Now this makes for a *very* interesting proposal. I had not considered
the possibility of effectively dumping the entropy increase from bit
erasure into black holes! Of course this may be easy to say in theory
but difficult to do in practice (as is Frank & Knight's comments about
using ballistic or relativistic particals for entropy removal from
a computer). [You potentially get up to 9 orders of magnitude increased
power density, if you can figure out how to transfer the waste heat
to ballistic or relativistic particles.]

>
> The MB design assumes that energy collection, computation, and entropy
> management (i.e. bit erasure) are all done at the same place. It makes more
> sense to distribute these functions to specialists. The optimal design for
> the computational part is probably exactly what you suggested: a single
> supercooled sphere with no moving parts (except maybe at the nano scale).
>

I don't see evidence for this. If you supercool below 2.7K the energy
costs are very large. Anywhere in the ranges below 50-100K your radiators
are large so your communications costs are as well. If you try to put all
of your computer nodes in one place you lose all of your power to pumping
cooling fluid around.

Quoting from Nanosystems, pg 370:
  "the ~10^12 W/m^3 power dissipation density of 1 GHz nanomechanical
  logic systems described here exceeds any possible means of cooling"
                               -------------------------------------

In other words it is impossible to construct a cubic meter of
computronium (that operates for very long)!

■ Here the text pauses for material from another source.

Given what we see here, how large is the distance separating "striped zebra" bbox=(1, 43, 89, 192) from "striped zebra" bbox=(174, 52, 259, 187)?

What most people don't know (because Eric didn't state it directly)
is that the velocity of his phase change coolant through 1 cm^3
nanocomputer is very high (close to the speed of sound). If you
go through the fluid dynamics equations, you discover if you push
the pressures up too high you go from non-turbulent flow to
turbulent flow and the power requirements increase significantly.
Obviously you can't increase the fluid pumping pressure beyond the
strength of the materials and there is a tradeoff between more
material (to have higher pumping pressures) and reduced heat
conductivity (thicker material conducts heat more slowly)
and greater communications delays (because the distances
between the nanoCPUs is increased).

Optimizing these designs is going to be very very tricky.